Crikey, complaining about a 90 minute wait?! I’d be thrilled.

The last time I went, only last summer, I was seen very quickly. To be fair I would’ve been prioritised as my GP arranged an ambulance when I lost normal function of my legs and they wanted to rule out stroke. While waiting on various test results they stuck me in the ‘fit to sit’ room with recliners, aircon, drinks and TV. Which was nice.

More recently, I was building a cat tree for Kasper and had propped up a heavy base post. He sauntered in and casually knocked it over with his paw, straight onto my foot. It swelled up massively and the following day (a Sunday) I still couldn’t bear weight on it. 111 told me to go to A&E but I couldn’t face it so they gave me an OOH appointment instead, where the (very attractive) doctor told me he didn’t think it was broken but to go for an X-ray if it didn’t improve in a couple of days, and thankfully it did. I was in and out within 20 minutes. I really do dread the thought of having to go to A&E.

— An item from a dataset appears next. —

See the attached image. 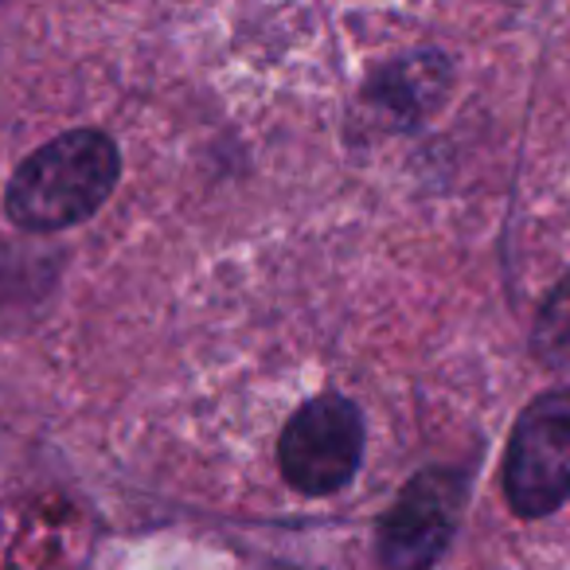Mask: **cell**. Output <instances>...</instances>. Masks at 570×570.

MavisMcMinty · 11/07/2023 15:39

Macman has just got his date for cataract surgery - next weekend! I cannot believe how fast it has all been - one area where subcontracting private companies to do NHS work is working well. Of course cataract surgery is quick, cheap, easy, and relatively risk-free, very attractive to profit-making companies.

duc748 · 11/07/2023 16:29

One eye at a time? I had one done, then a 4-6 week wait until the second.

MavisMcMinty · 11/07/2023 16:33

His other eye is fine, apparently!

duc748 · 11/07/2023 16:34

Ah, that's a lot simpler!

MavisMcMinty · 11/07/2023 16:39

I have just realised, for the first time in our nearly-30 years together, that back in the good old days, he and I would BOTH have been getting our state pensions this year! Cataracts and old-age pensions, blimey. We aren’t middle-aged any more.